Extract section start

In the wake of reading and writing about Amy Chua, I’ve been thinking a good deal about why people have children. I wrote about this before in a post a couple of years ago, and the basic tenor of those thoughts still feel right: in this day and age, raising children is an expensive, time-consuming, and largely irrational project. We don’t need to sustain our tribe. We don’t need laborers to gather wood, pick berries, or feed the livestock. We don’t necessarily need a cadre of children to care for us when we get old (though if Social Security eventually collapses, this might change). And, with the various methods of effective birth control now available, we can fulfill and enjoy our sexual drives without the side effect of producing children.

Extract section end
Supplied information section start

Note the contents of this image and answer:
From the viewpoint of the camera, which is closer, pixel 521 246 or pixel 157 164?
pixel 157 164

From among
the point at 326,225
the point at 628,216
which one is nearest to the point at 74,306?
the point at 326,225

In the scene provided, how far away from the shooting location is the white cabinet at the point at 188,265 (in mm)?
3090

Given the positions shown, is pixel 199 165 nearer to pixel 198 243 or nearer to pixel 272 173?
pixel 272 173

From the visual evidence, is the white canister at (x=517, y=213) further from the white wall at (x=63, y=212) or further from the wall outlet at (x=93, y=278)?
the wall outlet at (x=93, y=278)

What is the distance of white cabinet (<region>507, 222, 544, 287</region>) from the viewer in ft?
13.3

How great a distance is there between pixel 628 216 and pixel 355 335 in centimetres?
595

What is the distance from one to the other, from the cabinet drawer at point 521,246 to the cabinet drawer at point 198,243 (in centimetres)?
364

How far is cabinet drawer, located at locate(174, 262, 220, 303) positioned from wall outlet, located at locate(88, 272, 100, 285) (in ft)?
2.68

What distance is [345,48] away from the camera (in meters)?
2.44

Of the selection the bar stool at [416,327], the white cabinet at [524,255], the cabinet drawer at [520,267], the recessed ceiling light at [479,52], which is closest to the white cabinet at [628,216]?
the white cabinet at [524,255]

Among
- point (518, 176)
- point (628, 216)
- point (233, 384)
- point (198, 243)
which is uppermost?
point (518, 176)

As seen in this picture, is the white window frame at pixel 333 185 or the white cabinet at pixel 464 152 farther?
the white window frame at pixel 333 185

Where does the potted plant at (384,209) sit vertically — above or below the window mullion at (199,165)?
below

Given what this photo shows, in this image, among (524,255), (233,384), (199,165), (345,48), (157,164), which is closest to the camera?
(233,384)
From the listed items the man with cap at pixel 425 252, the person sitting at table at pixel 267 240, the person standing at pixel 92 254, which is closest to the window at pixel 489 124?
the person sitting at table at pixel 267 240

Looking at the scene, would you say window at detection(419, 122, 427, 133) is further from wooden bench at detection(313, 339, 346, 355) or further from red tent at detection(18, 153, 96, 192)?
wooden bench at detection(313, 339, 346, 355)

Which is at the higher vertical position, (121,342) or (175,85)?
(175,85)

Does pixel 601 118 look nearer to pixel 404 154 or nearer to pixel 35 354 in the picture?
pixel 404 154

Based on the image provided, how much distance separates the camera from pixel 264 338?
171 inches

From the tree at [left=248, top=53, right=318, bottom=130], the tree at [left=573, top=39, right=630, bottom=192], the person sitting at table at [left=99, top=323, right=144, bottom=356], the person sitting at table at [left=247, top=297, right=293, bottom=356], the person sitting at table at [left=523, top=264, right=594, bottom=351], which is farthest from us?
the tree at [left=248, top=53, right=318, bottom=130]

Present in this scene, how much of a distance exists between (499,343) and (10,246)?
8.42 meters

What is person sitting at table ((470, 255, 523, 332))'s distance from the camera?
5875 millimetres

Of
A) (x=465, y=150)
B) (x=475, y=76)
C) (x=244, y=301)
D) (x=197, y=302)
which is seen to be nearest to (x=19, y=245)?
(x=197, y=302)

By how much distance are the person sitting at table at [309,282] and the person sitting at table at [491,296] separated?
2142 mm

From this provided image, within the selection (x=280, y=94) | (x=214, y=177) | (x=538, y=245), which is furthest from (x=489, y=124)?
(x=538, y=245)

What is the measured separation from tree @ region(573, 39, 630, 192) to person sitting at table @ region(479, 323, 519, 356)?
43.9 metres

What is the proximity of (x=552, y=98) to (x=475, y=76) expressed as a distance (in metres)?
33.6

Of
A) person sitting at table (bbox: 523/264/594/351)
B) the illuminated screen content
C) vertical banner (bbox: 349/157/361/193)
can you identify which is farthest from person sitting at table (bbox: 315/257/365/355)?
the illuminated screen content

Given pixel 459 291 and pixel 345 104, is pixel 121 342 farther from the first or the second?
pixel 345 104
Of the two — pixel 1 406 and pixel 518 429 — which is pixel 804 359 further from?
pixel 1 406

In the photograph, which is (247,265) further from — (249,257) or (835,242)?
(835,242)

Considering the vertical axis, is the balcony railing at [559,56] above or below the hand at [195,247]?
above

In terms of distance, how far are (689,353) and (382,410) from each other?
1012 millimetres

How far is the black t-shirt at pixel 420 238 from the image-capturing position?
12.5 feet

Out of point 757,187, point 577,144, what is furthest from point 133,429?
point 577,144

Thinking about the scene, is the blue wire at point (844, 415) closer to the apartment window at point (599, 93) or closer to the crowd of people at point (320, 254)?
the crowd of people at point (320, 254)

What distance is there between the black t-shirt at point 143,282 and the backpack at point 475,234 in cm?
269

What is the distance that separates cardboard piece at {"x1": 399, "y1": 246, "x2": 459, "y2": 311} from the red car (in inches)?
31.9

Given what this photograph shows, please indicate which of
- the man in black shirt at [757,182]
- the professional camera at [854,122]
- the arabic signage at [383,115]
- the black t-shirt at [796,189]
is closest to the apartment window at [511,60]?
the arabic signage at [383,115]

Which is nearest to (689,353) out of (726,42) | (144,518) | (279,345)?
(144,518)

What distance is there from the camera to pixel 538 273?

Supplied information section end

What the exercise asks.
Translate this sentence from the passage about why people have children into Spanish: "We don’t need laborers to gather wood, pick berries, or feed the livestock." The data stand apart from the text and are separate material.

Completed task.
No necesitamos trabajadores para recoger leña, recolectar bayas o alimentar al ganado.